= Source records =
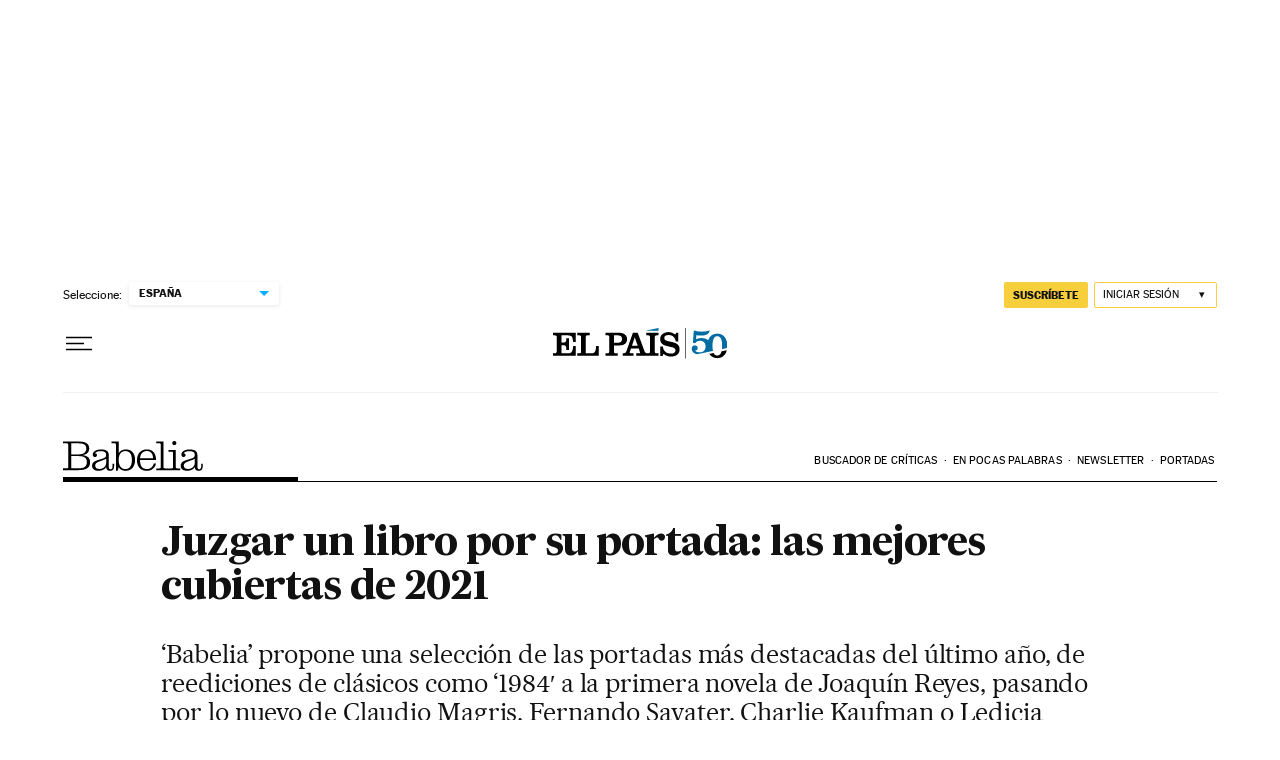

--- FILE ---
content_type: application/javascript; charset=utf-8
request_url: https://fundingchoicesmessages.google.com/f/AGSKWxX4wPlW4kzqskNBBaqIFO4A8WYX7MYdm-GOzrh1HegmLBzw1YBjIM0xOtXeCoFaDjwr36E9qtoVixcqRskEfn4HuY04ylw030dGUa1vMTAYUsmHADTp6LzcTRzx205bG0csJXm_fb2zvIjM2GP4XdGXg6sj0EZOfOnEIxL1zJr8pa1zQQC9zQ640wMo/_-ad-button-/adstyle./ad-minister--adverts.libs./reqwads?
body_size: -1282
content:
window['40b39576-46de-44c8-9d8a-1492d7f8dc56'] = true;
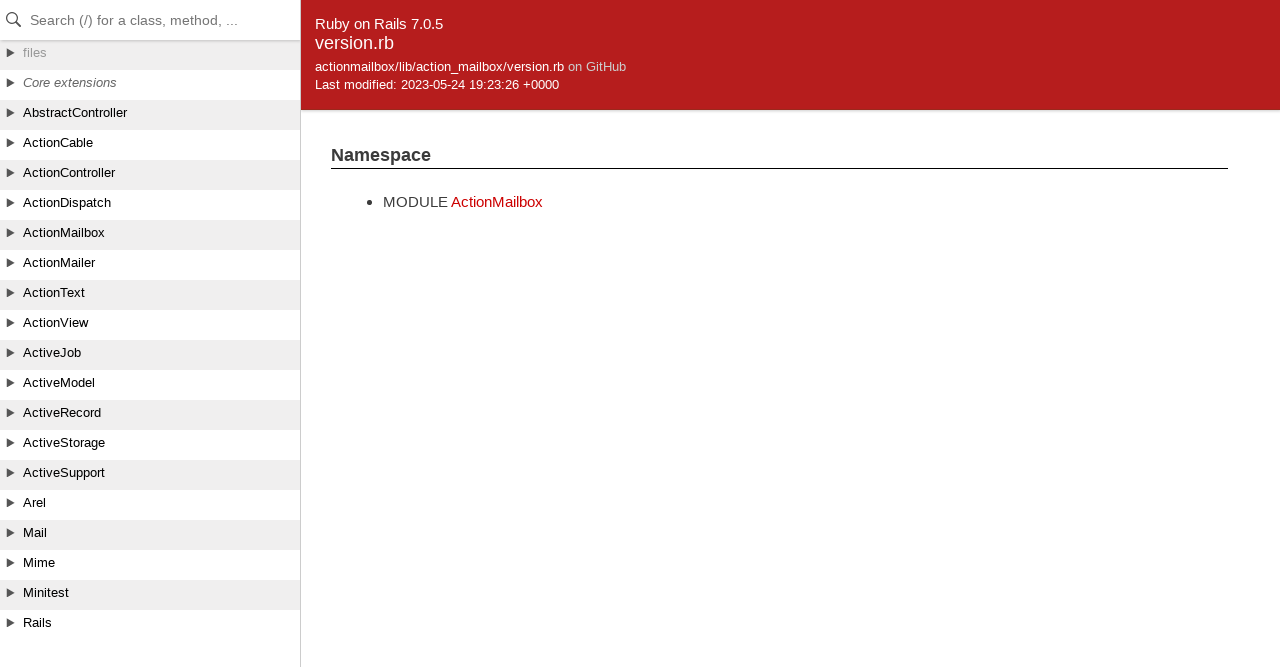

--- FILE ---
content_type: text/html
request_url: https://api.rubyonrails.org/v7.0.5/files/actionmailbox/lib/action_mailbox/version_rb.html
body_size: 1073
content:
<!DOCTYPE html>
<html lang="en">
<head>
    <title>version.rb</title>
    <meta charset="UTF-8" />
    <meta name="viewport" content="width=device-width,initial-scale=1">
    <link rel="stylesheet" href="../../../../css/reset.css" type="text/css" media="screen" />
<link rel="stylesheet" href="../../../../css/panel.css" type="text/css" media="screen" />
<link rel="stylesheet" href="../../../../css/main.css" type="text/css" media="screen" />
<link rel="stylesheet" href="../../../../css/github.css" type="text/css" media="screen" />
<script src="../../../../js/jquery-3.5.1.min.js" type="text/javascript" charset="utf-8"></script>
<script src="../../../../js/main.js" type="text/javascript" charset="utf-8"></script>
<script src="../../../../js/highlight.pack.js" type="text/javascript" charset="utf-8"></script>
<script src="../../../../js/turbolinks.js" type="text/javascript" charset="utf-8"></script>
<script src="../../../../js/search_index.js" type="text/javascript" charset="utf-8"></script>
<script src="../../../../js/searcher.js" type="text/javascript" charset="utf-8"></script>
<script src="../../../../panel/tree.js" type="text/javascript" charset="utf-8"></script>
<script src="../../../../js/searchdoc.js" type="text/javascript" charset="utf-8"></script>
<meta name="data-rel-prefix" content="../../../../">
<meta name="data-tree-keys" content='[]'>

</head>

<body>
    <a class="sr-only sr-only-focusable" href="#content" data-turbolinks="false">Skip to Content</a>
    <a class="sr-only sr-only-focusable" href="#search" data-turbolinks="false">Skip to Search</a>

    <input type="checkbox" id="hamburger" class="panel_checkbox">
<label class="panel_mobile_button" for="hamburger"><span></span> Menu</label>
<nav class="panel panel_tree" id="panel" data-turbolinks-permanent>
  <div class="header">
    <input type="text" placeholder="Search (/) for a class, method, ..." autosave="searchdoc" results="10" id="search" autocomplete="off" tabindex="-1" />
    <label class="panel_mobile_button_close" for="hamburger"><span></span> Close</label>
  </div>
  <div class="tree">
    <ul>
    </ul>
  </div>
  <div class="result">
    <ul>
    </ul>
  </div>
  <a href="links.html" id="links">index</a>
</nav>


    <div class="banner">
        
            <span>Ruby on Rails 7.0.5</span><br />
        
        <h2>
            version.rb
        </h2>
        <ul class="files">
            
            <li>
                actionmailbox/lib/action_mailbox/version.rb
                
                    <a href="https://github.com/rails/rails/blob/e88857bbb9d4e1dd64555c34541301870de4a45b/actionmailbox/lib/action_mailbox/version.rb" target="_blank" class="github_url">on GitHub</a>
                
            </li>
            <li>Last modified: 2023-05-24 19:23:26 +0000</li>
        </ul>
        
    </div>

    <main id="bodyContent">
        <div id="content">
  


  


  
  


  
    <!-- Namespace -->
    <div class="sectiontitle">Namespace</div>
    <ul>
      
        <li>
          <span class="type">MODULE</span>
          <a href="../../../../classes/ActionMailbox.html">ActionMailbox</a>
        </li>
      
    </ul>
  


  

  



  

    

    

    


    


    <!-- Methods -->
    
    
    
  
</div>

    </main>
  </body>
</html>


--- FILE ---
content_type: image/svg+xml
request_url: https://api.rubyonrails.org/v7.0.5/i/search.svg
body_size: 925
content:
<?xml version="1.0" encoding="UTF-8"?>
<svg width="16px" height="16px" viewBox="0 0 16 16" version="1.1" xmlns="http://www.w3.org/2000/svg" xmlns:xlink="http://www.w3.org/1999/xlink">
    <!-- Generator: Sketch 40.3 (33839) - http://www.bohemiancoding.com/sketch -->
    <title>search</title>
    <desc>Created with Sketch.</desc>
    <defs></defs>
    <g id="Octicons" stroke="none" stroke-width="1" fill="none" fill-rule="evenodd">
        <g id="search" fill="#555555">
            <path d="M15.7,13.3 L11.89,9.47 C12.59,8.49 13,7.3 13,6 C13,2.69 10.31,0 7,0 C3.69,0 1,2.69 1,6 C1,9.31 3.69,12 7,12 C8.3,12 9.48,11.59 10.47,10.89 L14.3,14.7 C14.49,14.9 14.75,15 15,15 C15.25,15 15.52,14.91 15.7,14.7 C16.09,14.31 16.09,13.68 15.7,13.29 L15.7,13.3 Z M7,10.7 C4.41,10.7 2.3,8.59 2.3,6 C2.3,3.41 4.41,1.3 7,1.3 C9.59,1.3 11.7,3.41 11.7,6 C11.7,8.59 9.59,10.7 7,10.7 L7,10.7 Z" id="Shape"></path>
        </g>
    </g>
</svg>
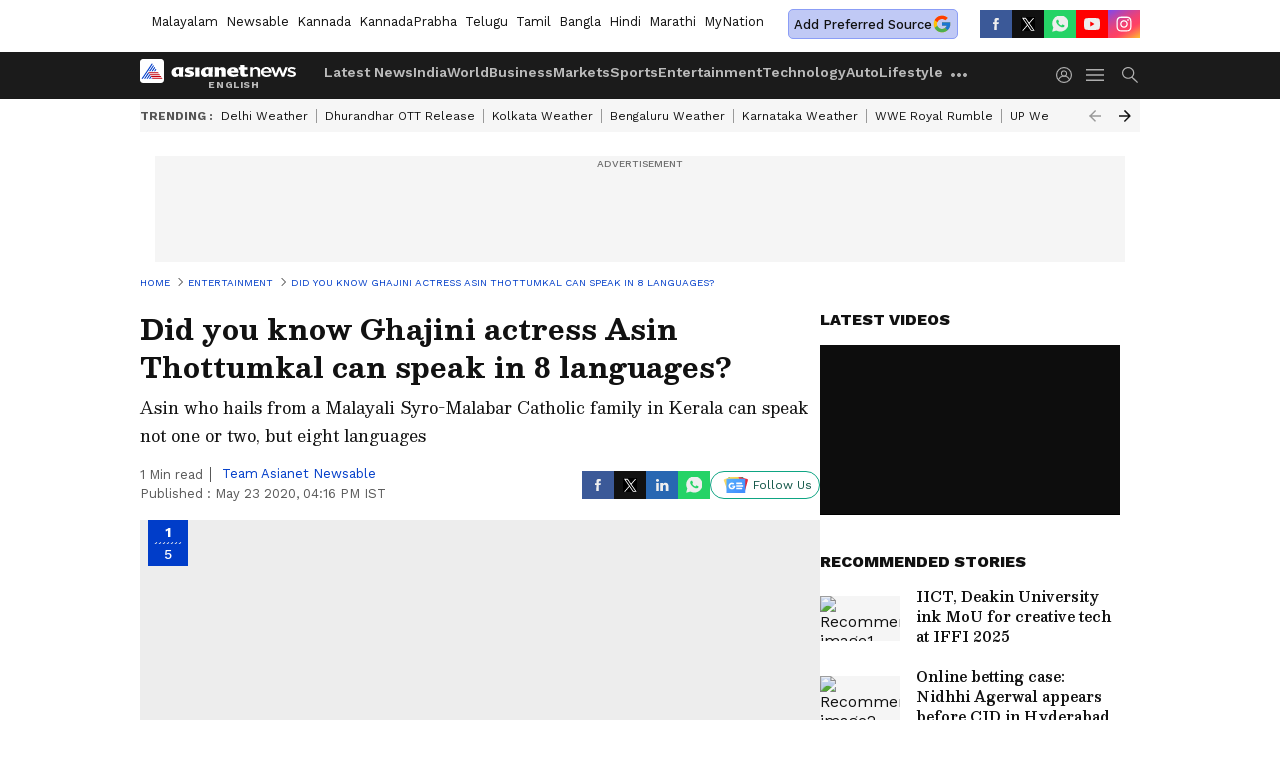

--- FILE ---
content_type: application/javascript; charset=utf-8
request_url: https://fundingchoicesmessages.google.com/f/AGSKWxXnFWFJkJKkZ7Esp4xjGbZXxLsI32j5ZpCYae8VVwZBVftfoe1J6MTq8L4r4dpM3ztiIdqeMAvT0dN3fan1TqIHKNYRj7Vg9caJexENZGnovqoAR_Mt0D4D8DjQYe8ukLrzMrLewnAK8jakjvSFzPYZJ5CepZlPrIP0IblmslPmGwgRd5YZeband4j2/_-adap./ppd_ads_/pageear_/tag_oas./pagead/conversion.
body_size: -1285
content:
window['296919b7-948b-4d22-80b4-83fd41f3cc0d'] = true;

= To do =
The copy must reproduce every entry exactly while excluding all pictures.

= Result of the task =
--- FILE ---
content_type: application/javascript; charset=utf-8
request_url: https://fundingchoicesmessages.google.com/f/AGSKWxX4wPlW4kzqskNBBaqIFO4A8WYX7MYdm-GOzrh1HegmLBzw1YBjIM0xOtXeCoFaDjwr36E9qtoVixcqRskEfn4HuY04ylw030dGUa1vMTAYUsmHADTp6LzcTRzx205bG0csJXm_fb2zvIjM2GP4XdGXg6sj0EZOfOnEIxL1zJr8pa1zQQC9zQ640wMo/_-ad-button-/adstyle./ad-minister--adverts.libs./reqwads?
body_size: -1282
content:
window['40b39576-46de-44c8-9d8a-1492d7f8dc56'] = true;

--- FILE ---
content_type: text/html
request_url: https://api.rubyonrails.org/v7.0.5/files/actionmailbox/lib/action_mailbox/version_rb.html
body_size: 1073
content:
<!DOCTYPE html>
<html lang="en">
<head>
    <title>version.rb</title>
    <meta charset="UTF-8" />
    <meta name="viewport" content="width=device-width,initial-scale=1">
    <link rel="stylesheet" href="../../../../css/reset.css" type="text/css" media="screen" />
<link rel="stylesheet" href="../../../../css/panel.css" type="text/css" media="screen" />
<link rel="stylesheet" href="../../../../css/main.css" type="text/css" media="screen" />
<link rel="stylesheet" href="../../../../css/github.css" type="text/css" media="screen" />
<script src="../../../../js/jquery-3.5.1.min.js" type="text/javascript" charset="utf-8"></script>
<script src="../../../../js/main.js" type="text/javascript" charset="utf-8"></script>
<script src="../../../../js/highlight.pack.js" type="text/javascript" charset="utf-8"></script>
<script src="../../../../js/turbolinks.js" type="text/javascript" charset="utf-8"></script>
<script src="../../../../js/search_index.js" type="text/javascript" charset="utf-8"></script>
<script src="../../../../js/searcher.js" type="text/javascript" charset="utf-8"></script>
<script src="../../../../panel/tree.js" type="text/javascript" charset="utf-8"></script>
<script src="../../../../js/searchdoc.js" type="text/javascript" charset="utf-8"></script>
<meta name="data-rel-prefix" content="../../../../">
<meta name="data-tree-keys" content='[]'>

</head>

<body>
    <a class="sr-only sr-only-focusable" href="#content" data-turbolinks="false">Skip to Content</a>
    <a class="sr-only sr-only-focusable" href="#search" data-turbolinks="false">Skip to Search</a>

    <input type="checkbox" id="hamburger" class="panel_checkbox">
<label class="panel_mobile_button" for="hamburger"><span></span> Menu</label>
<nav class="panel panel_tree" id="panel" data-turbolinks-permanent>
  <div class="header">
    <input type="text" placeholder="Search (/) for a class, method, ..." autosave="searchdoc" results="10" id="search" autocomplete="off" tabindex="-1" />
    <label class="panel_mobile_button_close" for="hamburger"><span></span> Close</label>
  </div>
  <div class="tree">
    <ul>
    </ul>
  </div>
  <div class="result">
    <ul>
    </ul>
  </div>
  <a href="links.html" id="links">index</a>
</nav>


    <div class="banner">
        
            <span>Ruby on Rails 7.0.5</span><br />
        
        <h2>
            version.rb
        </h2>
        <ul class="files">
            
            <li>
                actionmailbox/lib/action_mailbox/version.rb
                
                    <a href="https://github.com/rails/rails/blob/e88857bbb9d4e1dd64555c34541301870de4a45b/actionmailbox/lib/action_mailbox/version.rb" target="_blank" class="github_url">on GitHub</a>
                
            </li>
            <li>Last modified: 2023-05-24 19:23:26 +0000</li>
        </ul>
        
    </div>

    <main id="bodyContent">
        <div id="content">
  


  


  
  


  
    <!-- Namespace -->
    <div class="sectiontitle">Namespace</div>
    <ul>
      
        <li>
          <span class="type">MODULE</span>
          <a href="../../../../classes/ActionMailbox.html">ActionMailbox</a>
        </li>
      
    </ul>
  


  

  



  

    

    

    


    


    <!-- Methods -->
    
    
    
  
</div>

    </main>
  </body>
</html>


--- FILE ---
content_type: image/svg+xml
request_url: https://api.rubyonrails.org/v7.0.5/i/search.svg
body_size: 925
content:
<?xml version="1.0" encoding="UTF-8"?>
<svg width="16px" height="16px" viewBox="0 0 16 16" version="1.1" xmlns="http://www.w3.org/2000/svg" xmlns:xlink="http://www.w3.org/1999/xlink">
    <!-- Generator: Sketch 40.3 (33839) - http://www.bohemiancoding.com/sketch -->
    <title>search</title>
    <desc>Created with Sketch.</desc>
    <defs></defs>
    <g id="Octicons" stroke="none" stroke-width="1" fill="none" fill-rule="evenodd">
        <g id="search" fill="#555555">
            <path d="M15.7,13.3 L11.89,9.47 C12.59,8.49 13,7.3 13,6 C13,2.69 10.31,0 7,0 C3.69,0 1,2.69 1,6 C1,9.31 3.69,12 7,12 C8.3,12 9.48,11.59 10.47,10.89 L14.3,14.7 C14.49,14.9 14.75,15 15,15 C15.25,15 15.52,14.91 15.7,14.7 C16.09,14.31 16.09,13.68 15.7,13.29 L15.7,13.3 Z M7,10.7 C4.41,10.7 2.3,8.59 2.3,6 C2.3,3.41 4.41,1.3 7,1.3 C9.59,1.3 11.7,3.41 11.7,6 C11.7,8.59 9.59,10.7 7,10.7 L7,10.7 Z" id="Shape"></path>
        </g>
    </g>
</svg>

--- FILE ---
content_type: application/javascript; charset=utf-8
request_url: https://fundingchoicesmessages.google.com/f/AGSKWxXnFWFJkJKkZ7Esp4xjGbZXxLsI32j5ZpCYae8VVwZBVftfoe1J6MTq8L4r4dpM3ztiIdqeMAvT0dN3fan1TqIHKNYRj7Vg9caJexENZGnovqoAR_Mt0D4D8DjQYe8ukLrzMrLewnAK8jakjvSFzPYZJ5CepZlPrIP0IblmslPmGwgRd5YZeband4j2/_-adap./ppd_ads_/pageear_/tag_oas./pagead/conversion.
body_size: -1285
content:
window['296919b7-948b-4d22-80b4-83fd41f3cc0d'] = true;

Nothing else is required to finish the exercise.